*Document passage:*
Re: scaling/translating Polyhedra - is this how??
- To: mathgroup at smc.vnet.net
- Subject: [mg38622] Re: scaling/translating Polyhedra - is this how??
- From: "Allan Hayes" <hay at haystack.demon.co.uk>
- Date: Wed, 1 Jan 2003 03:39:52 -0500 (EST)
- References: <aur7f0$889$1@smc.vnet.net>
- Sender: owner-wri-mathgroup at wolfram.com
Your way certainly works (I supress the display of the outputs with final
semicolons).
<< "Graphics`Polyhedra`"
t0 = Tetrahedron[];
f0 = Function[x, 0.2*x];
t1 = Map[f0, t0, {4}];
f1 = Function[x, {x[[1]], x[[2]], x[[3]] + 0.1}];
t2 = Map[f1, t1, {3}];
Here is a shorter way using replacement
e1 = t0 /. p:{__Real} :> 0.2*p + {0, 0, 0.1};
Both of the above will allows more general transformations, but for simple
scaling and translation we can use the package facilities:
e2 = Polyhedron[Tetrahedron, {0, 0, 0.1}, 0.2][[1]];
Check
e1 === e2 === t2
True
"Relishguy" <relishguy at pluggedin.org> wrote in message
news:aur7f0$889$1 at smc.vnet.net...
> I wanted to just display a tetrahedron scaled smaller and translated
> along the z-axis like the example on p.517 of the S.Wolfram book
> (V.4). After I figured out that the example used a cuboid and the
> constructor for the tetrahedron would not work the same way, I devised
> a way to accomplish this. However, I have seen so many exercises that
> can be accomplished more easily when I gain more knowledge.

*Information shown:*
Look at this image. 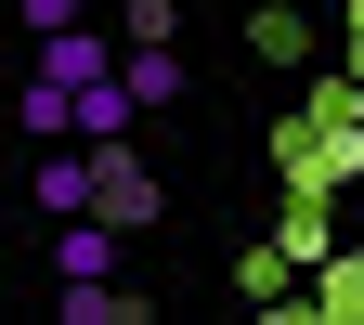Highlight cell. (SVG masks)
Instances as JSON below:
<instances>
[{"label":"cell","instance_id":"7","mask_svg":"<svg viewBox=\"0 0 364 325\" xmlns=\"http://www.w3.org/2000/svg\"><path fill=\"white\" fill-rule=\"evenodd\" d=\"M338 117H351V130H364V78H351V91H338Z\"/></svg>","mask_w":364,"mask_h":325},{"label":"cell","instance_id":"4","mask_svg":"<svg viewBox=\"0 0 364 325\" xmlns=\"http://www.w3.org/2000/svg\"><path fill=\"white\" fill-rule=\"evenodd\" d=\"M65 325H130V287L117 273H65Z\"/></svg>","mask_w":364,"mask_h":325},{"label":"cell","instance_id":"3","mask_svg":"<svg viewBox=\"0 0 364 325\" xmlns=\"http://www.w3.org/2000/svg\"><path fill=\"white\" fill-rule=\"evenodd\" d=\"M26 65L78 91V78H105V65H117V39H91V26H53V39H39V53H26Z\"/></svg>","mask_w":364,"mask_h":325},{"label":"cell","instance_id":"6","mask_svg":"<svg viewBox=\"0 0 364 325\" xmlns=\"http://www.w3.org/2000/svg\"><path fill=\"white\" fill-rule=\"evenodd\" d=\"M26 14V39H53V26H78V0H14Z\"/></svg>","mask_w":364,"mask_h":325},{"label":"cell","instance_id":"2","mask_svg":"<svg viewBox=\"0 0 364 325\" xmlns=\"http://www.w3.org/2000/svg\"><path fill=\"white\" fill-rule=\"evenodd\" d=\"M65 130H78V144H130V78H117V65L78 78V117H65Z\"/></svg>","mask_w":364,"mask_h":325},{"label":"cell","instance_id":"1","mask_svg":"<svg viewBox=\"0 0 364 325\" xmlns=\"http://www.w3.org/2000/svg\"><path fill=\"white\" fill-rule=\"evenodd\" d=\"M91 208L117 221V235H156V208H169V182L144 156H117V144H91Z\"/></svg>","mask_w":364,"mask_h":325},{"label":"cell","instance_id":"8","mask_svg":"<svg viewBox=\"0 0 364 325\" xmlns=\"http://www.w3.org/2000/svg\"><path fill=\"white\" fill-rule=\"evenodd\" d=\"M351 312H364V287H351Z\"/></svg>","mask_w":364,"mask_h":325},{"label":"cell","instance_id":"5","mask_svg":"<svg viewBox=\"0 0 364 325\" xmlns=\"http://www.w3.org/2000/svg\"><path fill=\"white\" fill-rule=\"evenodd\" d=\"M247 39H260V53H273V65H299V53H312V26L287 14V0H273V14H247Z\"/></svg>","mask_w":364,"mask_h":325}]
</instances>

*Your task:*
Write the next part of the mailing-list reply on scaling and translating polyhedra, picking up after its final sentence.

*In response:*
>
> I figured out that the tetrahedron is just a list of polygons, which
> are just a list of triples. So, here goes:
>
> <<Graphics`Polyhedra`
> t0=Tetrahedron[]
> f0=Function[x,0.2*x] (* make it 20% as big *)
> t1=Map[f0,t0,{4}] (* go down to level 4 *)
> f1=Function[x,{x[[1]], x[[2]], x[[3]]+0.1}] (* move it up by 0.1 *)
> t2=Map[f1, f2, {3}] (*this time it should work on the points *)
> Show[Graphics3D[{t2}]]
>
> Is there some easier way to translate/scale a polyhedron (or polygon)?
>
> Thanks in advance.
>
> Regards..
> Note: Of course, I am happy that this can be accomplished at all,
> using these weird "map"ings! :-))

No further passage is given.